**Text passage**
════════

EXPERT ANALYSIS FROM THE EUROPEAN HEADACHE AND MIGRAINE TRUST INTERNATIONAL CONGRESS

LONDON – Funding for headache research and therapy gets the short end of the stick in European neurology.

Two ambitious recent studies tell the tale. One, carried out by the European Brain Council, estimated the annual costs for 19 categories of brain disorders, both neurologic and psychiatric, in 30 European countries. The other study focused specifically on the direct and indirect monetary costs of the major headache disorders, including migraine, tension-type headache, and medication-overuse headache.

Dr. Rigmor Hojland Jensen

Dr. Rigmor Højland Jensen referenced both studies in her address as incoming president of the European Headache Federation at the European Headache and Migraine Trust International Congress.

"Headache is competing with other diseases for funding. These are very important studies we have to include in our arguments all the time," said Dr. Jensen, professor of neurology at the University of Copenhagen.

The European Brain Council study (Eur. J. Neurol. 2012;19:155-62) employed sophisticated modeling techniques to estimate the total cost of brain disorders in Europe in 2010 at 798 billion euros. That’s an average of 1,550 euros per inhabitant.

The average cost per European with a headache disorder in 2010 was 285 euros, a figure that pales in comparison to the 30,000 euros per patient with a neuromuscular disorder. Because headache disorders are so common, though, the total annual cost for headache disorders was calculated at a hefty 43.5 billion euros.

════════

**Study material**
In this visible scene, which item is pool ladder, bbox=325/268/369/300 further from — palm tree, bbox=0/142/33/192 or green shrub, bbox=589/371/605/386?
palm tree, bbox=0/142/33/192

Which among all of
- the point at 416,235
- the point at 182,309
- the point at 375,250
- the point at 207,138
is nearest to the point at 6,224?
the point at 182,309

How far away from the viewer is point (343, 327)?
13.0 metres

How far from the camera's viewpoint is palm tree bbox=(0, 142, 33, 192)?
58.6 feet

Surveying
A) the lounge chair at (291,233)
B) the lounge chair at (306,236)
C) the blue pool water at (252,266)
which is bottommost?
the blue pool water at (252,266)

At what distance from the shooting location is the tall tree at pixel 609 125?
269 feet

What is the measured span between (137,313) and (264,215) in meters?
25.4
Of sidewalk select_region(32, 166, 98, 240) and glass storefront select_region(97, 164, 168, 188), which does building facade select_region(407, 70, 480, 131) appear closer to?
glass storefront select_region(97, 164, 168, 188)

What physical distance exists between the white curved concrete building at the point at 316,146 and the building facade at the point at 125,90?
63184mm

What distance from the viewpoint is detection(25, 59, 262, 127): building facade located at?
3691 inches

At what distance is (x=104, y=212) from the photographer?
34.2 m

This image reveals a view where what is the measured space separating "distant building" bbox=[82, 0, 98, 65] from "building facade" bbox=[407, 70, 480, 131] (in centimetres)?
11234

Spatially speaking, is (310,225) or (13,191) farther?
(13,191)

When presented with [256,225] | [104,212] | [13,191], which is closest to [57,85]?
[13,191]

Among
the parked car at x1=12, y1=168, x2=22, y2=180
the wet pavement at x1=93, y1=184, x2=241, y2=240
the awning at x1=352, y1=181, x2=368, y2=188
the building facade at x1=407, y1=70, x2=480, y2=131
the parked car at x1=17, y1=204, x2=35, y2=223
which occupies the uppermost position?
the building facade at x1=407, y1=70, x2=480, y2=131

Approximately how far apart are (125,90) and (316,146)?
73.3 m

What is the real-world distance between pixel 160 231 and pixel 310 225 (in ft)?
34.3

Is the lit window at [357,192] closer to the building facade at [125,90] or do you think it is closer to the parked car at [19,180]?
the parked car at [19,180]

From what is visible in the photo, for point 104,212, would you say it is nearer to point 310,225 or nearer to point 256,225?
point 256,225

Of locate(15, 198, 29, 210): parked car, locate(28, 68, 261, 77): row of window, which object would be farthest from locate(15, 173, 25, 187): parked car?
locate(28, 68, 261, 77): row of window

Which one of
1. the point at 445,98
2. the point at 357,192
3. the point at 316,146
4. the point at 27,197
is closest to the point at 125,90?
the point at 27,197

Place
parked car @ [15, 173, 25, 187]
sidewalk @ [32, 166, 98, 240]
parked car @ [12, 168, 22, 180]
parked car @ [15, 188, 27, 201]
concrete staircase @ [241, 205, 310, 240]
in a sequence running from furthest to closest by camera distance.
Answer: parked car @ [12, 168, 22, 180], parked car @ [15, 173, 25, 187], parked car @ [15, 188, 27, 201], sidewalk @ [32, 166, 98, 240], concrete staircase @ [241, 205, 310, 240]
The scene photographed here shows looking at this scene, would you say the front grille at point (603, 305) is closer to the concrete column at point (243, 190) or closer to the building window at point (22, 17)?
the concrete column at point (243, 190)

════════

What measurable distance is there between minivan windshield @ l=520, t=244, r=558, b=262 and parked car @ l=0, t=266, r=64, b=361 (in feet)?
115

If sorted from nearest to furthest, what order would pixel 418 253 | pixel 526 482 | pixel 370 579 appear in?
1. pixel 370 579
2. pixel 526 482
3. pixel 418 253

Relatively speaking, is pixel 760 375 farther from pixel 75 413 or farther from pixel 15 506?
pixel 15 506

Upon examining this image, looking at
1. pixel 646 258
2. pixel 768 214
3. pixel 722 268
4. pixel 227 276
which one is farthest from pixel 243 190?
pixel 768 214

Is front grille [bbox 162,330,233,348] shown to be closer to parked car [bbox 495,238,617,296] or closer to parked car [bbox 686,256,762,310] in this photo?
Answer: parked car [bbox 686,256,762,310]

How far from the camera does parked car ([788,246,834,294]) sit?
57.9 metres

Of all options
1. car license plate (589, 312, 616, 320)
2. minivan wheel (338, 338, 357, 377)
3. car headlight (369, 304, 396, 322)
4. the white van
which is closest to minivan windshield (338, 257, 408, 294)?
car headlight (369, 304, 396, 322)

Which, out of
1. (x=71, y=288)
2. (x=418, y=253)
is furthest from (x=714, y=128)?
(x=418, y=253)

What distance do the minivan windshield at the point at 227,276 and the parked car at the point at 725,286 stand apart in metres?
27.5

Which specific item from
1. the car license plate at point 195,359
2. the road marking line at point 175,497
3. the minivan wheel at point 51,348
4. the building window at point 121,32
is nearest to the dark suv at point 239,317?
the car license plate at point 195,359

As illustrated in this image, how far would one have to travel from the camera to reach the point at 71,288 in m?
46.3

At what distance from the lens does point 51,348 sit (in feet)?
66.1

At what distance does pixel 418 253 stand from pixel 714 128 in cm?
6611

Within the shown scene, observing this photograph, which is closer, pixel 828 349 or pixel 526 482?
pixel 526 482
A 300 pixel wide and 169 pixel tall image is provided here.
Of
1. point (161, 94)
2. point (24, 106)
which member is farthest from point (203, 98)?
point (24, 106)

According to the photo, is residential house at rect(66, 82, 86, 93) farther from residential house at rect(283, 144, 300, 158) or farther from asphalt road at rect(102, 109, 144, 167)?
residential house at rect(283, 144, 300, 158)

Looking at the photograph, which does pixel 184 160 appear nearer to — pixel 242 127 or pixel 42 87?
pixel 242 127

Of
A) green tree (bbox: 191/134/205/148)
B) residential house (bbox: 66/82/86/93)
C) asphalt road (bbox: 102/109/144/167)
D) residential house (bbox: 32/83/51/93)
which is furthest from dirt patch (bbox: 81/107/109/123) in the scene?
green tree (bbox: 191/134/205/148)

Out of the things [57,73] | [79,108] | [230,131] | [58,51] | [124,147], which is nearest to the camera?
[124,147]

════════

**Activity list**
1) Answer these questions from the text on headache research funding:
(a) In how many European countries did the European Brain Council study estimate costs?
(b) At which university is Dr. Jensen a professor of neurology?
(c) What was the average cost per European with a headache disorder in 2010?
2) Continue the text on headache research funding from its last sentence.

**Results in order**
1)
(a) 30
(b) The University of Copenhagen
(c) 285 euros

2)
In contrast, the annual total cost for neuromuscular disorders was 7.7 billion euros; for epilepsy, 13.8 billion euros; multiple sclerosis, 14.6 billion euros; Parkinson’s disease, 13.9 billion euros; and traumatic brain injury, 33 billion euros.

"Headaches cost more than epilepsy, multiple sclerosis, and Parkinson’s disease together. And yet how much more research in your department and how many more resources are dedicated to treating these three disorders, compared with headache?" Dr. Jensen asked.

For 2010, the costliest brain disorders in Europe included dementia at 105.2 billion euros, stroke at 64.1 billion euros, and several psychiatric disorders: psychotic disorders came in at 93.9 billion euros, mood disorders at 113.4 billion euros, anxiety disorders at 74.4 billion euros, and addiction disorders at 65.7 billion euros. In addition, the cost of personality disorders was estimated at 27.3 billion euros and somatoform disorders at 21.2 billion euros.

The headache cost study, known as the Eurolight Project, involved extrapolation from a detailed cross-sectional survey conducted in 8,412 individuals in eight countries representing 55% of the adult European Union population.

The investigators calculated the annual cost of headache among 18- to 65-year-olds in the European Union at 173 billion euros. That’s considerably more than the 43.5 billion euros figure cited in the European Brain Council study because, in figuring the estimated indirect costs associated with headache, the Eurolight Project investigators included not only work absenteeism but also reduced productivity while at work.

Sixty-four percent of the estimated annual cost of headache among European adults was apportioned to migraine, 21% to medication-overuse headache, 12% to tension-type headache, and the remainder to other headaches (Eur. J. Neurol. 2012;19:703-11).

Dr. Jensen reported financial relationships with ATI, Medotech, Merck, Neurocore, NorPharma, and Pfizer.